Professional Practices: Building Audience and Impact* (2 cr)
This practical course equips artists with essential skills for promoting their work and exhibitions in today's multi-platform media landscape. Students will develop comprehensive promotional campaigns for actual exhibitions, learning to effectively communicate their artistic vision across various channels. Participants will master the art of translating complex creative practices into compelling narratives that resonate with diverse audiences. The course addresses the full spectrum of contemporary art promotion, including crafting artist statements, designing digital content strategies, writing press releases, creating engaging social media content, and building effective email campaigns.
Mentor Group (3 cr)
This graduate-level MFA course establishes an intimate, sustained mentorship model where small cohorts of 4-6 students work closely with an accomplished practicing artist throughout the semester. Mentors provide critical perspective, technical guidance, and professional insights while helping students identify and articulate the core questions driving their practice. The mentor groups create a focused environment for deep artistic development through personalized guidance, collaborative dialogue, and peer exchange.
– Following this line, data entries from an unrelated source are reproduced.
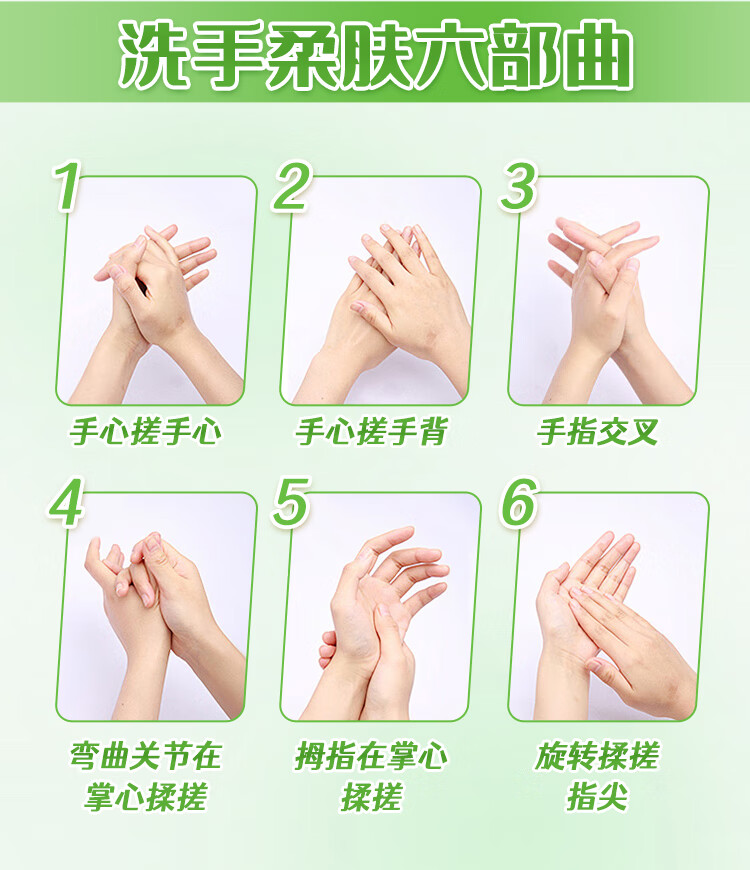 洗手柔肤六部曲

1
手心搓手心

2
手心搓手背

3
手指交叉

4
弯曲关节在掌心揉搓

5
拇指在掌心揉搓

6
旋转揉搓指尖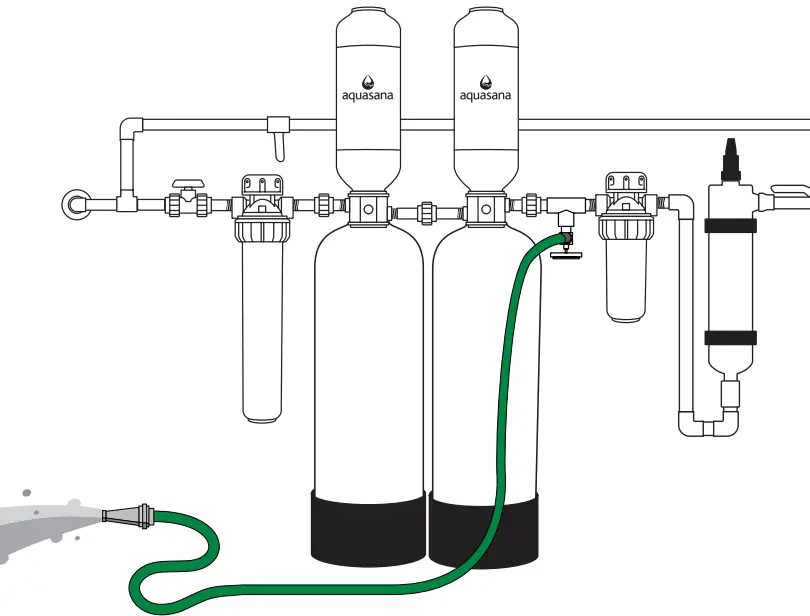 aquasana

aquasana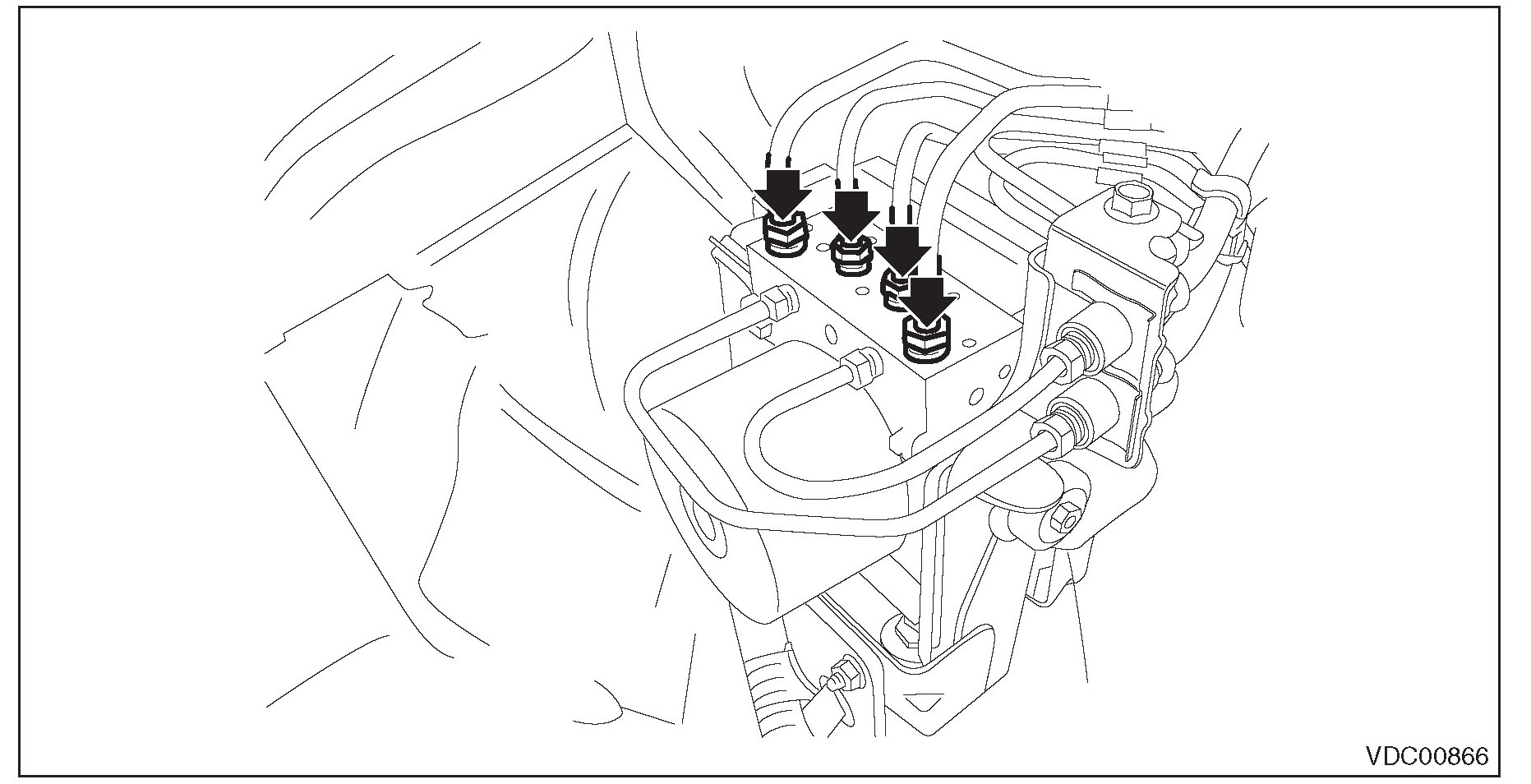 VDC00866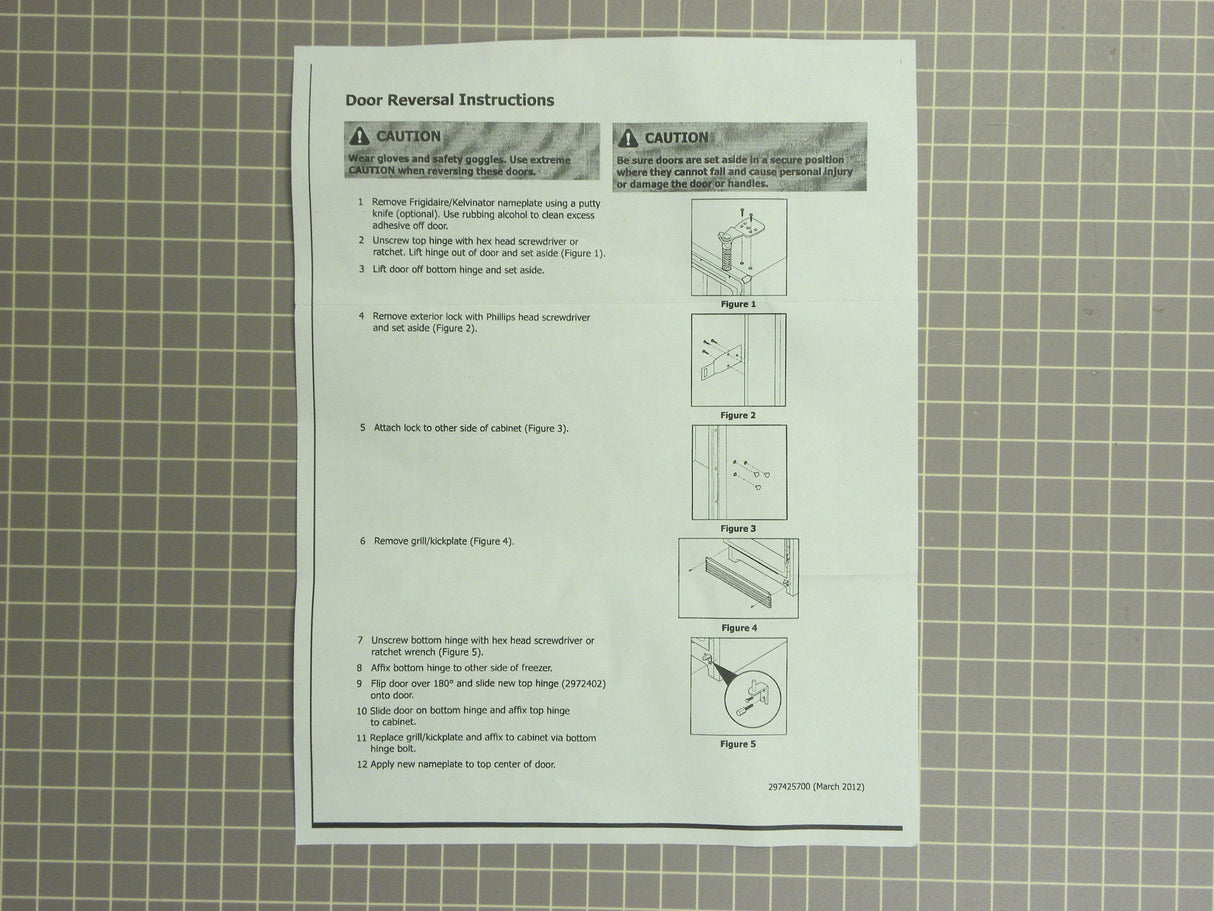 Door Reversal Instructions

CAUTION
Wear gloves and safety goggles. Use extreme CAUTION when reversing these doors.

CAUTION
Be sure doors are set aside in a secure position where they cannot fall and cause personal injury or damage the door or handles.

1 Remove Frigidaire/Kelvinator nameplate using a putty knife (optional). Use rubbing alcohol to clean excess adhesive off door.
2 Unscrew top hinge with hex head screwdriver or ratchet. Lift hinge out of door and set aside (Figure 1).
3 Lift door off bottom hinge and set aside.

Figure 1

4 Remove exterior lock with Phillips head screwdriver and set aside (Figure 2).

Figure 2

5 Attach lock to other side of cabinet (Figure 3).

Figure 3

6 Remove grill/kickplate (Figure 4).

Figure 4

7 Unscrew bottom hinge with hex head screwdriver or ratchet wrench (Figure 5).
8 Affix bottom hinge to other side of freezer.
9 Flip door over 180° and slide new top hinge (2972402) onto door.
10 Slide door on bottom hinge and affix top hinge to cabinet.
11 Replace grill/kickplate and affix to cabinet via bottom hinge bolt.
12 Apply new nameplate to top center of door.

Figure 5

297425700 (March 2012)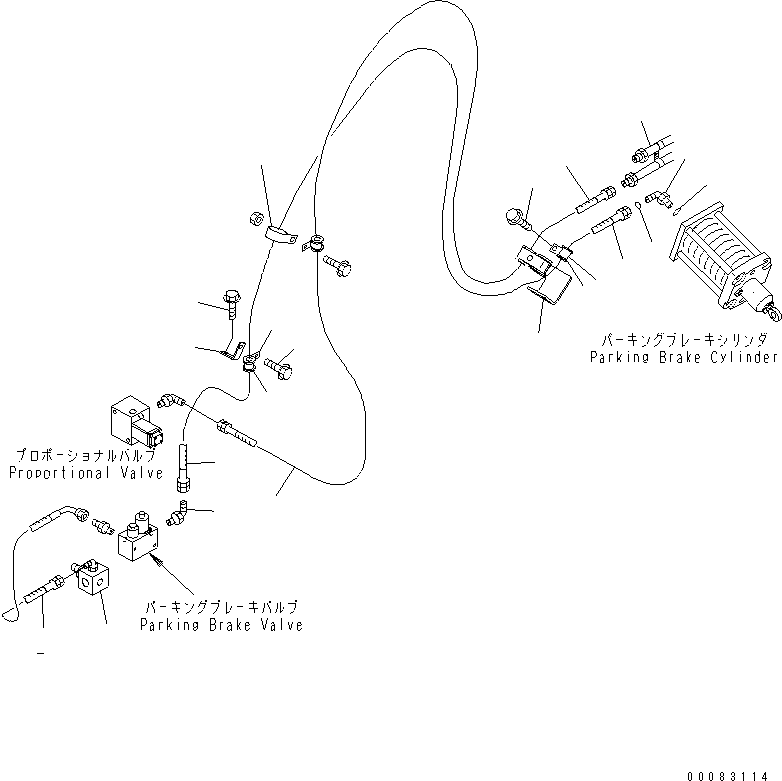 パーキングブレーキシリンダ
Parking Brake Cylinder

プロポーショナルバルブ
Proportional Valve

パーキングブレーキバルブ
Parking Brake Valve

00083114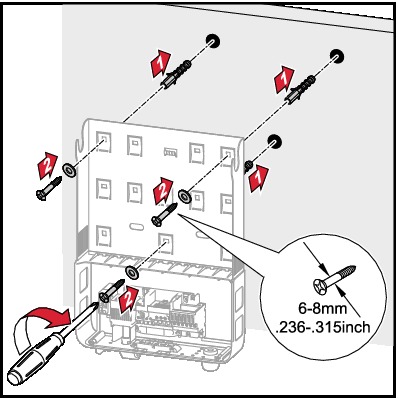 1
1
1
2
2
2
6-8mm
.236-.315inch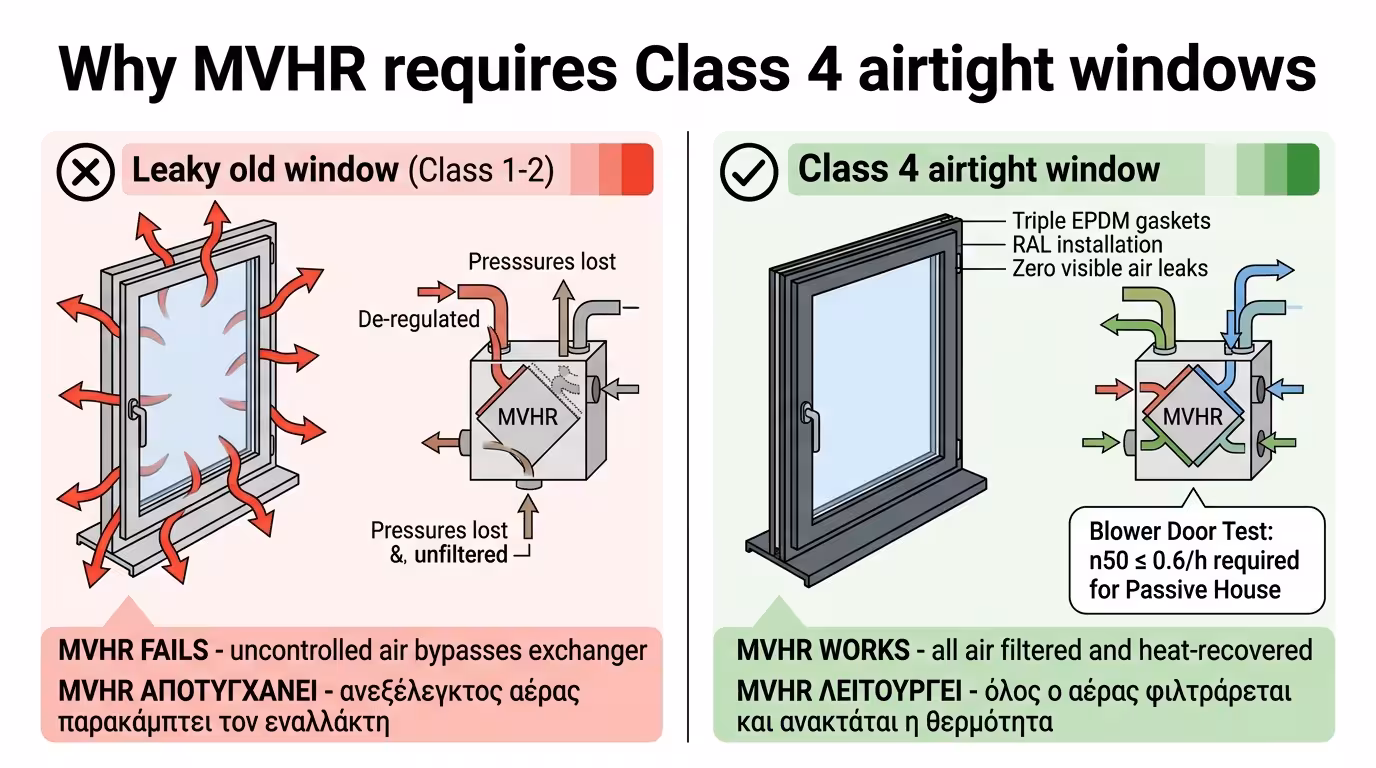 Why MVHR requires Class 4 airtight windows

Leaky old window (Class 1-2)

Presssures lost

De-regulated

MVHR

Pressures lost &, unfiltered

MVHR FAILS - uncontrolled air bypasses exchanger

MVHR ΑΠΟΤΥΓΧΑΝΕΙ - ανεξέλεγκτος αέρας παρακάμπτει τον εναλλάκτη

Class 4 airtight window

Triple EPDM gaskets
RAL installation
Zero visible air leaks

MVHR

Blower Door Test: n50 ≤ 0.6/h required for Passive House

MVHR WORKS - all air filtered and heat-recovered

MVHR ΛΕΙΤΟΥΡΓΕΙ - όλος ο αέρας φιλτράρεται και ανακτάται η θερμότητα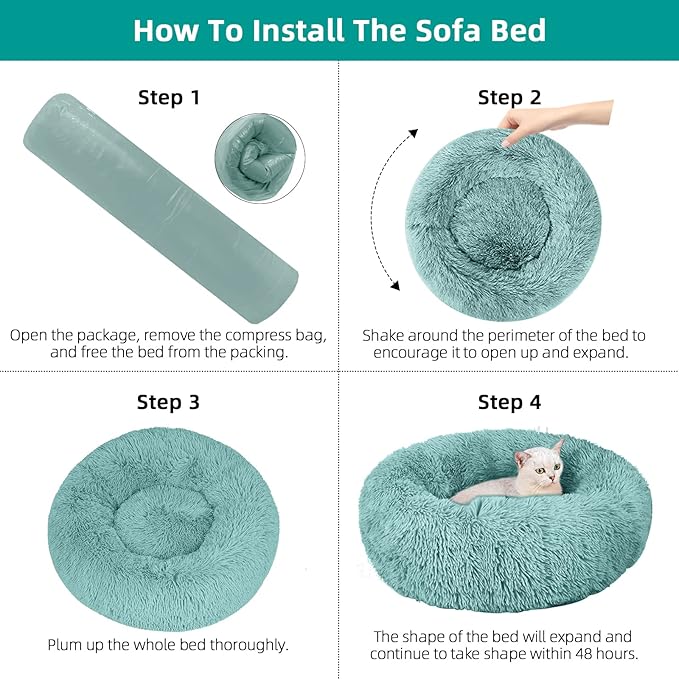 How To Install The Sofa Bed

Step 1

Open the package, remove the compress bag, and free the bed from the packing.

Step 2

Shake around the perimeter of the bed to encourage it to open up and expand.

Step 3

Plum up the whole bed thoroughly.

Step 4

The shape of the bed will expand and continue to take shape within 48 hours.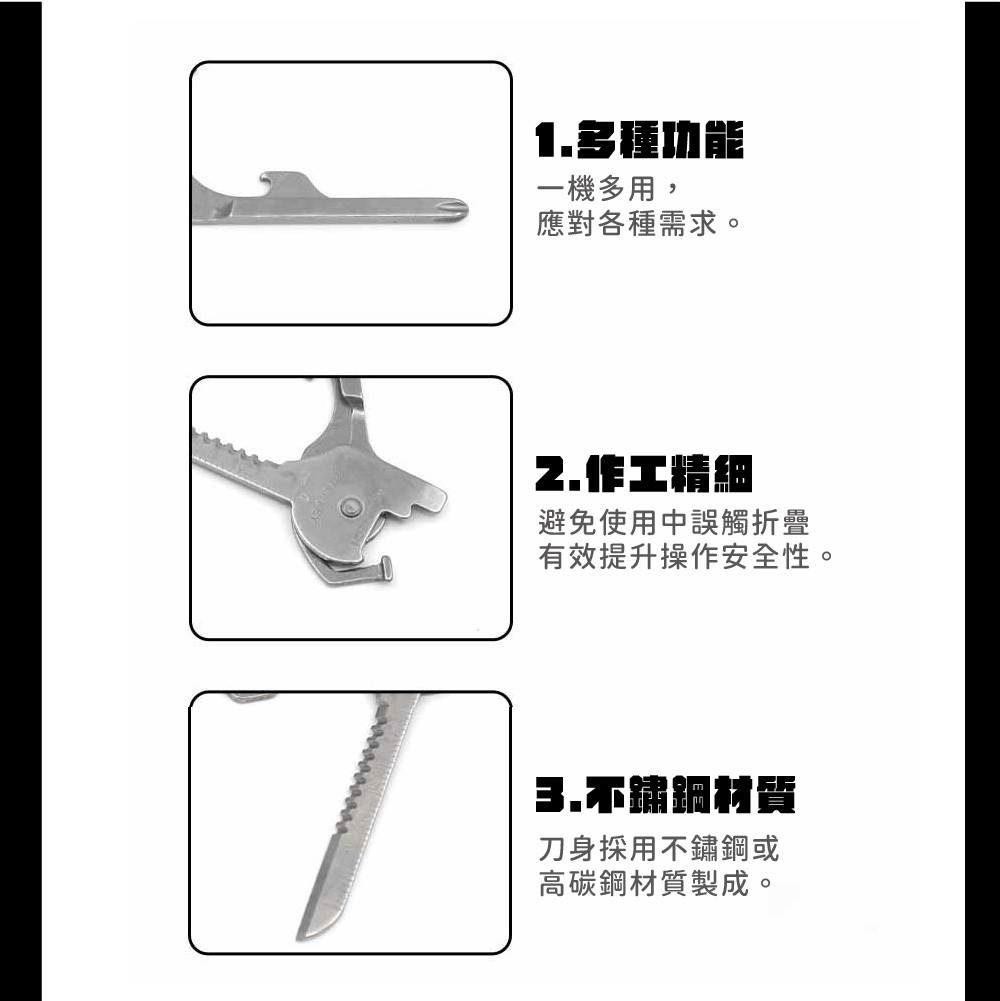 1.多種功能

一機多用，
應對各種需求。

2.作工精細

避免使用中誤觸折疊
有效提升操作安全性。

3.不鏽鋼材質

刀身採用不鏽鋼或
高碳鋼材質製成。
They serve as a professional model for sustainable artistic community and mutual support beyond graduate school.n text goes here
In the sample student track above an asterix (*) indicates rotating courses in Art History and Special Projects that may not be offered each semester.
A typical student schedule will include 10 credits of coursework each Fall and Spring semester. Students may elect to take on a heavier course load.
This is not a cohort-based program. Students will not move through the program with one group, but instead will take classes with different configurations of students in all years of the program.